- _HOW TO COMPLETE THIS TASK_: In your copy of the records, include every word exactly and no pictures.

━━━━━━━━━━

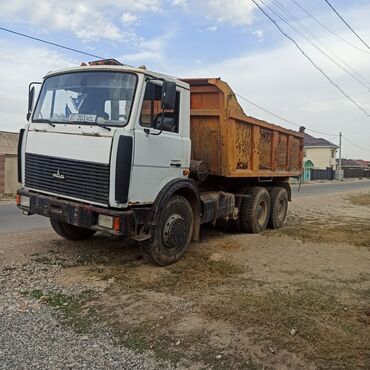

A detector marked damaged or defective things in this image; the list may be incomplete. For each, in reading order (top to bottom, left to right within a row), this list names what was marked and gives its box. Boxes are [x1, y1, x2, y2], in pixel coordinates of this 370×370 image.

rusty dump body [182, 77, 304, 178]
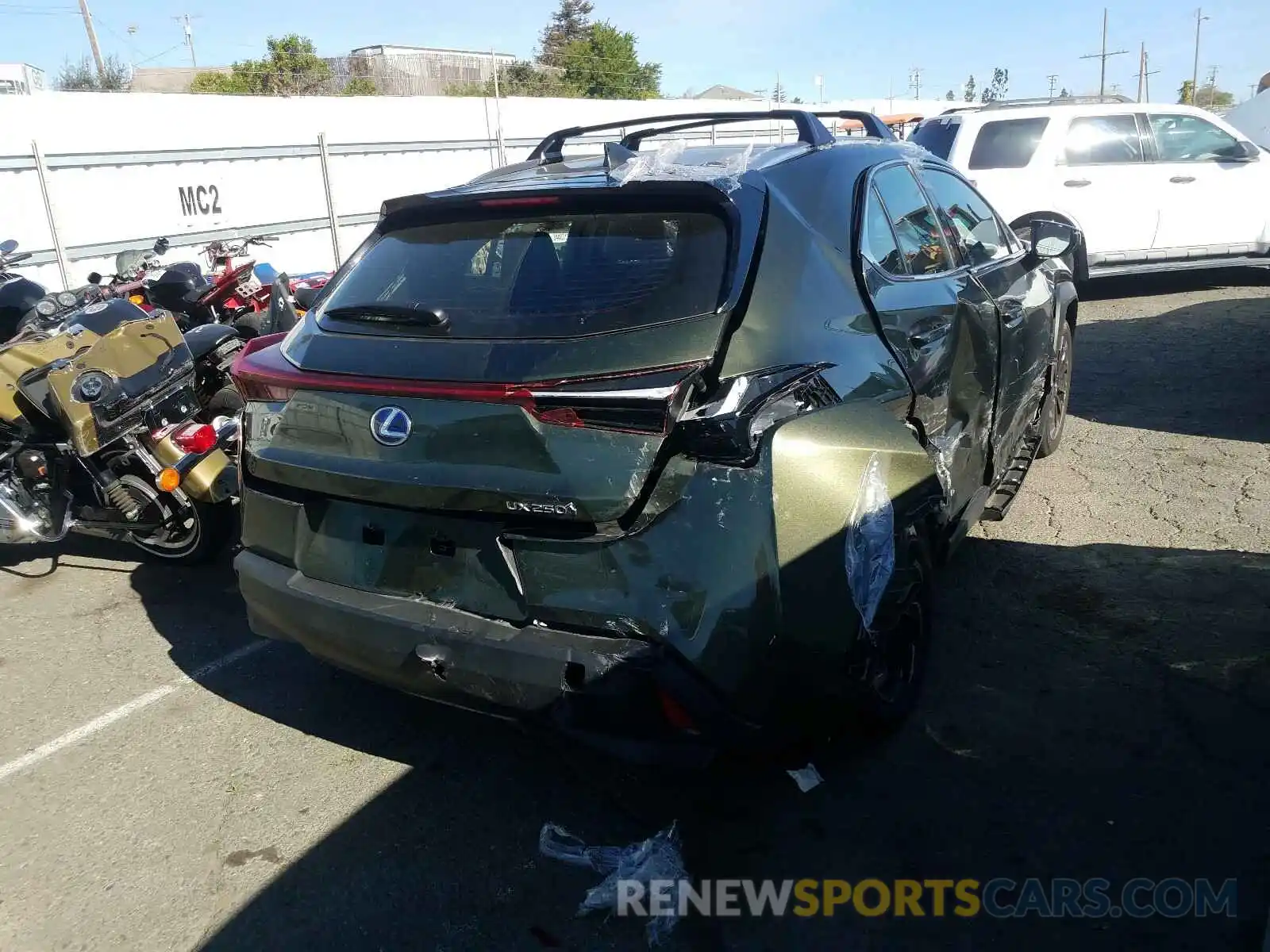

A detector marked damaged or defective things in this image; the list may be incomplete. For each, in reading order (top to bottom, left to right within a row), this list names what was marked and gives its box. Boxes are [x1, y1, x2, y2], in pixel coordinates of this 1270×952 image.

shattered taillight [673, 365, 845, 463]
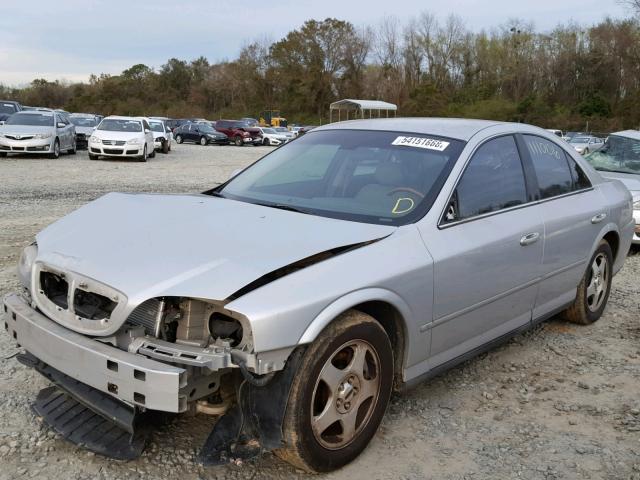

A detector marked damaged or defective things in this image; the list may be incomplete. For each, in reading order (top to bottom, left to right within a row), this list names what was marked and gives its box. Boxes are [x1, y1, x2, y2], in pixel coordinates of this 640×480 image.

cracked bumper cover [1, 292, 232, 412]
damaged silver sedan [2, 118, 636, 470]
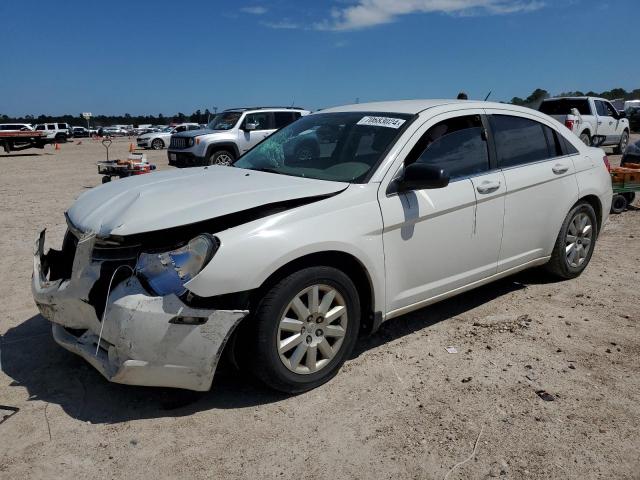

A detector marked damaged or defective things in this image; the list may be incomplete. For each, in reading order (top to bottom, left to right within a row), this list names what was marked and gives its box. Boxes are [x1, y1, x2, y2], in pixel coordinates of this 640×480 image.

━━━━━━━━━━

- _SOLUTION BELOW_:
A detector marked damaged or defective things in this image; the list may be incomplete. For each, in reading order (top to bottom, left to right within a row), this list names what was marked and gives its box. Boxes are [x1, y1, x2, y2], in pixel coordinates of this 370×370 image.

rusty dump body [182, 77, 304, 178]

A detector marked damaged or defective things in this image; the list may be incomplete. For each, in reading order (top to bottom, left to right within a row), this list names what was marked and gives its box. Boxes are [x1, y1, x2, y2], in pixel coordinates of this 1270×952 image.

shattered taillight [673, 365, 845, 463]

A detector marked damaged or defective things in this image; the list may be incomplete. For each, in reading order (top to bottom, left to right within a row), this list names what was marked and gives its box. Boxes are [x1, y1, x2, y2], in pixel coordinates of this 640×480 image.

cracked bumper cover [1, 292, 232, 412]
damaged silver sedan [2, 118, 636, 470]

A detector marked damaged or defective things in this image; the list may be incomplete. For each, in reading order (top to bottom, left to right within a row), this list names what was marked and gives its box. Boxes are [x1, y1, x2, y2], in pixel coordinates of this 640×480 image.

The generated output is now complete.